# Silica Sand



## David Glavin (4 Nov 2013)

Hi everyone,

New to the forum and wondering if I have already made a mistake, last month I set up my RIO 240 with the intention of it being a planted discus tank, I bought a 1400l per hour external with a uv light from all pond and it's been cycling since. However the tank came with some silver silica sand and I opted to use this now I am wondering if I have messed up by not adding any inriched base substrate? I have a 48" discus collection of plants ordered from plants alive that should be here this week. Also I have jbl aquarium peat ordered to naturally lower ph, I hope it doesn't cloud up the water too much and I presume I should remove the carbon from my filter? 


P.S. will cabomba grow without CO2?
Cheers


----------



## Geraint (15 Nov 2013)

I'm new at this as well, and finding mistakes to be costly (in time and money) 

although recommended, you dont really need an inriched substrate. you can buy nutrient balls to place in your silica sand next to the roots of your plants. these will initially feed your plants roots, but later will absorb excess nutrients from the water and release them when needed (just like the substrate).

or, if you haven't added any fish yet, you could empty the tank and start again. so long as your filter stays moist and isn't left off for too long, it shouldn't effect the cycle too much.

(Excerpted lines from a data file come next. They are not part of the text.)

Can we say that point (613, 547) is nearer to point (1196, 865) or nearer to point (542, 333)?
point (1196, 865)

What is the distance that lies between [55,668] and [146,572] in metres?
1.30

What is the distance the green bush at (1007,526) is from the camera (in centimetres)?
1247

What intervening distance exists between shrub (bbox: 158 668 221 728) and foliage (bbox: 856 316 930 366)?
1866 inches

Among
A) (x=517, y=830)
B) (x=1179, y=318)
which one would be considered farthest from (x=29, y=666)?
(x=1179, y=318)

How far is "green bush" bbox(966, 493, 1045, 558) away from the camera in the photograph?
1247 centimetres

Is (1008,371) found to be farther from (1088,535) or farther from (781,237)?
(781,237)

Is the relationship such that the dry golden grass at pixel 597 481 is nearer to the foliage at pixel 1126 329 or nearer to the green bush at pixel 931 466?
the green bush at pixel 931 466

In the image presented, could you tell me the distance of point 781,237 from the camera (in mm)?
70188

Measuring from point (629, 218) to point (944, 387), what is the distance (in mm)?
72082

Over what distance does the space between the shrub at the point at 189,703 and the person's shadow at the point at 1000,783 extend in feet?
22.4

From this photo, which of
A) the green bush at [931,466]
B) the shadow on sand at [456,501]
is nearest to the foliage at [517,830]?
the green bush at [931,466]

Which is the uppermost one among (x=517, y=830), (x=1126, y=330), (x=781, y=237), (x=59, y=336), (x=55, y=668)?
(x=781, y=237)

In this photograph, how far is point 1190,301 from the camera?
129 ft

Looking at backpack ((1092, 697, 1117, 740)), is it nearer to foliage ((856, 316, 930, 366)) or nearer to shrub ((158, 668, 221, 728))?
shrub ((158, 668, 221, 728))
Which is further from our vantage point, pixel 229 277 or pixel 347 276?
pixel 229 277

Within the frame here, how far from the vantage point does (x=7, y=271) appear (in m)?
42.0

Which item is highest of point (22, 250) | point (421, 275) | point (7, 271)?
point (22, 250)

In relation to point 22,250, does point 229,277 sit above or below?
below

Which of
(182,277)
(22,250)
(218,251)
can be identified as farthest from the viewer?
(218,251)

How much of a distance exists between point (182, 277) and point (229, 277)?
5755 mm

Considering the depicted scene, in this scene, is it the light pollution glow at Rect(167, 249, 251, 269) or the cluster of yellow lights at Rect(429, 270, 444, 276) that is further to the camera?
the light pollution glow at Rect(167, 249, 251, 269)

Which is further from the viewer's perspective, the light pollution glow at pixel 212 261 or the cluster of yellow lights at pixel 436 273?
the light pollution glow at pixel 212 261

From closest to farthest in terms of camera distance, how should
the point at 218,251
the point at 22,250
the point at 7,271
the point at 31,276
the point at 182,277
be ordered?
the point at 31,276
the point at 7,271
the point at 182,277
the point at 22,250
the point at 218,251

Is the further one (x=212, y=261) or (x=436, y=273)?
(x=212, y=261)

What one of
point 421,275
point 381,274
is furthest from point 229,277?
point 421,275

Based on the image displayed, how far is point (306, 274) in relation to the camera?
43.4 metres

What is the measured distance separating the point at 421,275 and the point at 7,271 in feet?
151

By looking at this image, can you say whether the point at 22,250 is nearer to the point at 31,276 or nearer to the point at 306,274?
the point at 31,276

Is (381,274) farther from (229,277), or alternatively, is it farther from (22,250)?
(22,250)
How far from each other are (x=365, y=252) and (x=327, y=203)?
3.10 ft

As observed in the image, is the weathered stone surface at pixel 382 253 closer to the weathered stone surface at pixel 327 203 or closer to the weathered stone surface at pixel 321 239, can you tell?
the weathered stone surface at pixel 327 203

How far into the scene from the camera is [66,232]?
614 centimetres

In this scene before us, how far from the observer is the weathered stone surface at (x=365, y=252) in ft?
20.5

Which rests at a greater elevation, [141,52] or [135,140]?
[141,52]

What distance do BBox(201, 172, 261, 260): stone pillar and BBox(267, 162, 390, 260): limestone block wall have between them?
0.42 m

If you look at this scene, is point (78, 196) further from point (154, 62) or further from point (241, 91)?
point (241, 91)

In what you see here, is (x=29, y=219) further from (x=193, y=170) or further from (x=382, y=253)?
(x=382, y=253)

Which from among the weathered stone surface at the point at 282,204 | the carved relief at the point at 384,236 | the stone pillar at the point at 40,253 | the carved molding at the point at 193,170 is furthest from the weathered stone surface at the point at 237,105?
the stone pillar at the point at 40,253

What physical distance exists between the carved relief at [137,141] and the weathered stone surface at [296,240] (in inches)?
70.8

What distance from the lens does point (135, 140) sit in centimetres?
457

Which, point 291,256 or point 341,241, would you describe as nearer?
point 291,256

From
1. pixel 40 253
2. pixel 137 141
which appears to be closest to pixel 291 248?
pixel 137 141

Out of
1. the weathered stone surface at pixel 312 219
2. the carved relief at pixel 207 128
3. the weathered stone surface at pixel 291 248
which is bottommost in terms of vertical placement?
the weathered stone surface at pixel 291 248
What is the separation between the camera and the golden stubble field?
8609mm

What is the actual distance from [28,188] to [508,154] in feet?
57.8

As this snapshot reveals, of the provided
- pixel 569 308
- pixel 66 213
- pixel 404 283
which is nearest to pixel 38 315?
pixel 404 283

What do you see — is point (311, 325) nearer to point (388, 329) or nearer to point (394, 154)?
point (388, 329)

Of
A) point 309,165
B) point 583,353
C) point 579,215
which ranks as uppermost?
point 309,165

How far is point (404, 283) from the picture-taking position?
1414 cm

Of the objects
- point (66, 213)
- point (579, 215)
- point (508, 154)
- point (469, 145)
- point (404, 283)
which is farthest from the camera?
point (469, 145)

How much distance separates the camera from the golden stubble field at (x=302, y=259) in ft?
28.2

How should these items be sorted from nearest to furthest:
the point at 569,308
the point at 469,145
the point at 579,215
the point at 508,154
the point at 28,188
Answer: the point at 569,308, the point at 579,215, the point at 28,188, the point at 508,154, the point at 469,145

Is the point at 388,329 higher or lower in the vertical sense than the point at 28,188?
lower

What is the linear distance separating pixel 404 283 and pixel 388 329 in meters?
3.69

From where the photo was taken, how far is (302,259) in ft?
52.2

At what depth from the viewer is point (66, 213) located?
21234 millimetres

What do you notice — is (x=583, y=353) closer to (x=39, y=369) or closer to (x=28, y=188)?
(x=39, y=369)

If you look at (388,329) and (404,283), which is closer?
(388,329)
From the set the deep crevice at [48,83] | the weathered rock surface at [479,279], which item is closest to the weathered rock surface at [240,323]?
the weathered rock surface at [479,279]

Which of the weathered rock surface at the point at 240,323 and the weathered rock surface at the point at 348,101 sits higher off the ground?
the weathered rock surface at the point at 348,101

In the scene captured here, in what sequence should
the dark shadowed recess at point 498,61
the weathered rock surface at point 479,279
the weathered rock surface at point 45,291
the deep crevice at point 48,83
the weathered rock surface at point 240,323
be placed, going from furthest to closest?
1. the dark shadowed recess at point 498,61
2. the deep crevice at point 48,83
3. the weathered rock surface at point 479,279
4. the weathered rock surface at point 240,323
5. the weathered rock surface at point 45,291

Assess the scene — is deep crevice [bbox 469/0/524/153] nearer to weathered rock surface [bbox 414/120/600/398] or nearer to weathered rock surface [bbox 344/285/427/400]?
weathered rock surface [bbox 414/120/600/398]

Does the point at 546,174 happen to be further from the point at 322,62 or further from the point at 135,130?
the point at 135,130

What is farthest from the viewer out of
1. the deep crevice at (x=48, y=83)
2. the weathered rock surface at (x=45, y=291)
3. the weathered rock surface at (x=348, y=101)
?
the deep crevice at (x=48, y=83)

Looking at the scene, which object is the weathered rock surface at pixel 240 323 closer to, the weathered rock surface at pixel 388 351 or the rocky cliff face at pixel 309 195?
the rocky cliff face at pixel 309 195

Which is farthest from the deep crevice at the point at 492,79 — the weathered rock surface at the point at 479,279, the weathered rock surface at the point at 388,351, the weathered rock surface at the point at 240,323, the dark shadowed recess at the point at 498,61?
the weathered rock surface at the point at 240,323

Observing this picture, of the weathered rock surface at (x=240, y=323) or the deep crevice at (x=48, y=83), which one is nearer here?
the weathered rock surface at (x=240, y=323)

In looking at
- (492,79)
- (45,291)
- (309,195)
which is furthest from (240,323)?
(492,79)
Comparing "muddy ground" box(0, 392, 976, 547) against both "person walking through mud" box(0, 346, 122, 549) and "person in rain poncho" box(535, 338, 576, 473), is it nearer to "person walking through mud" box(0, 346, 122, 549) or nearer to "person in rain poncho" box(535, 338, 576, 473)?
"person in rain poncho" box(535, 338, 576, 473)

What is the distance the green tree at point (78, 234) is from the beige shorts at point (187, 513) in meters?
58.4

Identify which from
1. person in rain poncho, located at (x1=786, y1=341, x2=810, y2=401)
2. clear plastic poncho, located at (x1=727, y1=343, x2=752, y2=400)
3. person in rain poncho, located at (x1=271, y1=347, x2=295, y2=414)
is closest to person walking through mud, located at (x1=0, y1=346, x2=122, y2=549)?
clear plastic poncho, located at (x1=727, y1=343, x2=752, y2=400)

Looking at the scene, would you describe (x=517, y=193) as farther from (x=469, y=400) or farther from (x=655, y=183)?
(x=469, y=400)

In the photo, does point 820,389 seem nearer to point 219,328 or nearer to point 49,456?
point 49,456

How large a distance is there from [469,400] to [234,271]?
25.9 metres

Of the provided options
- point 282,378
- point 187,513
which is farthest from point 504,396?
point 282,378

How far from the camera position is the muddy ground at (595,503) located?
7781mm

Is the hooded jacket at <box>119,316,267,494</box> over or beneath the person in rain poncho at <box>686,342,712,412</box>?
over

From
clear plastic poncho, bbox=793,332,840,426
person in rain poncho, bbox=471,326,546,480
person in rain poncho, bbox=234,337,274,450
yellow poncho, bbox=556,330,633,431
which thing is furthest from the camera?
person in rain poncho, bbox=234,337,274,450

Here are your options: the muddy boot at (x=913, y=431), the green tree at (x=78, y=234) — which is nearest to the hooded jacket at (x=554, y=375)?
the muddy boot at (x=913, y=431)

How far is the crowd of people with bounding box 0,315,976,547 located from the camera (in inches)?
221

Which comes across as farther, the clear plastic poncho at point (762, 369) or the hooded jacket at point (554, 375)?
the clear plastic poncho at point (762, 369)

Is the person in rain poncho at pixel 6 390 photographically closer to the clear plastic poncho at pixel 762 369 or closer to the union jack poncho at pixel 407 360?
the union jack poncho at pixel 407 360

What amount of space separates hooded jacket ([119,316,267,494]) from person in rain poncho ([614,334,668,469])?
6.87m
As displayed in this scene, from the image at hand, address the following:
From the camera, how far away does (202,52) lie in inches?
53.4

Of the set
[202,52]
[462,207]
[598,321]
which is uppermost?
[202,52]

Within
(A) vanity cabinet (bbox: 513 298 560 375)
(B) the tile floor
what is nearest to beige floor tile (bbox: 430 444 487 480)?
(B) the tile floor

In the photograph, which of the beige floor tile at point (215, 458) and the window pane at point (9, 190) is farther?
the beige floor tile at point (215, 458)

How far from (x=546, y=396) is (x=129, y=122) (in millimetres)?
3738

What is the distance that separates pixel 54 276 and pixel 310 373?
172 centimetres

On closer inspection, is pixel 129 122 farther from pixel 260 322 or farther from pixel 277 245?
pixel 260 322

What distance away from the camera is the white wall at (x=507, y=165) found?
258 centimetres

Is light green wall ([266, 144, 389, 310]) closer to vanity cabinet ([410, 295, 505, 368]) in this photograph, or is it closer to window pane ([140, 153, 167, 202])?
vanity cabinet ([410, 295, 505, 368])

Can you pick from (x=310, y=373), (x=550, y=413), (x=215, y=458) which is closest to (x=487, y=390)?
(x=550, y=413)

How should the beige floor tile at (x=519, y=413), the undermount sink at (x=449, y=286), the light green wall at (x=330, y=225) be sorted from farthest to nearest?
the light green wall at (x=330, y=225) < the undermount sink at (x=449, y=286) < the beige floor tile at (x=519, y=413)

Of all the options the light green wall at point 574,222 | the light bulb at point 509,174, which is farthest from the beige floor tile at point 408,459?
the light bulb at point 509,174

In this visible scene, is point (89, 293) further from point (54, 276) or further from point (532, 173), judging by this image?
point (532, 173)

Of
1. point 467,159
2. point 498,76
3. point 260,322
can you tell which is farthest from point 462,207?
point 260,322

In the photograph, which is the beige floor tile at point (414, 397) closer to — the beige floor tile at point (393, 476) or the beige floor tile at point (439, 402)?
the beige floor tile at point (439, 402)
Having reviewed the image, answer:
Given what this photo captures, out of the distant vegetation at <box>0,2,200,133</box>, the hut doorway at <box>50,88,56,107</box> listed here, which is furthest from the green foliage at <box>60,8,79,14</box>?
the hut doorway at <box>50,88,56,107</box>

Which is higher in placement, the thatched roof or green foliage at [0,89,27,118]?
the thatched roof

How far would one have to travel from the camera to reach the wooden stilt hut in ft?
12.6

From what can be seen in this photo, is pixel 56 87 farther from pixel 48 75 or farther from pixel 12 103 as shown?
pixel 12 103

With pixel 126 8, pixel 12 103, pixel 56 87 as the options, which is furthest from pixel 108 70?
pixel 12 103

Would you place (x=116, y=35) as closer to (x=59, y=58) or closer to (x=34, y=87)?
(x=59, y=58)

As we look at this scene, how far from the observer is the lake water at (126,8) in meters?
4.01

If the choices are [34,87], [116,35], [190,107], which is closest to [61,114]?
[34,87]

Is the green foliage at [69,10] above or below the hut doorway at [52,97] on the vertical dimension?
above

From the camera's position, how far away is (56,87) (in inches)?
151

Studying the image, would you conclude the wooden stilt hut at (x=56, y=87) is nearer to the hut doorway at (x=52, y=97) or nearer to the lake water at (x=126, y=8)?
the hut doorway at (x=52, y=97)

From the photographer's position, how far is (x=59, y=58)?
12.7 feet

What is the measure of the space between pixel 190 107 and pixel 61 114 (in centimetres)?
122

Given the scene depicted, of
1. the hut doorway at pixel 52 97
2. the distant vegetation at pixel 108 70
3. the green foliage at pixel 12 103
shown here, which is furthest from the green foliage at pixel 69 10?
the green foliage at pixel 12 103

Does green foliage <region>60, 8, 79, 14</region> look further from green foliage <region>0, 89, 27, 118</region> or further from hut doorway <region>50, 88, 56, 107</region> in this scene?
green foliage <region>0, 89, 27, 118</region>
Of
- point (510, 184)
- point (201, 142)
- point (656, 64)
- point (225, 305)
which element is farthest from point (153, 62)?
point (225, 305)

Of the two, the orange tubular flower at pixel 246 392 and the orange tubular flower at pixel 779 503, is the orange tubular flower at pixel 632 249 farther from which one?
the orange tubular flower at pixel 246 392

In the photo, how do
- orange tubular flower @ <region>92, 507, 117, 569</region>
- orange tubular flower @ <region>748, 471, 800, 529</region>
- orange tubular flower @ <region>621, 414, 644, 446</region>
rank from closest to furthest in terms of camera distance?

or you can simply plant your tank without any inriched substrate. you'll just need to make sure your silica sand is deep enough, and you add nutrients regularly.

Hope this help. as I mentioned, I'm new at this too, so if some1 is reading and finds that I'm wrong at all, please be quick to correct me.


----------



## Henry (15 Nov 2013)

Go to the sponsor section of this forum and get yourself an EI starter kit No need to worry about root fertilisation, since it is considered mostly supplementary to water column dosing.


----------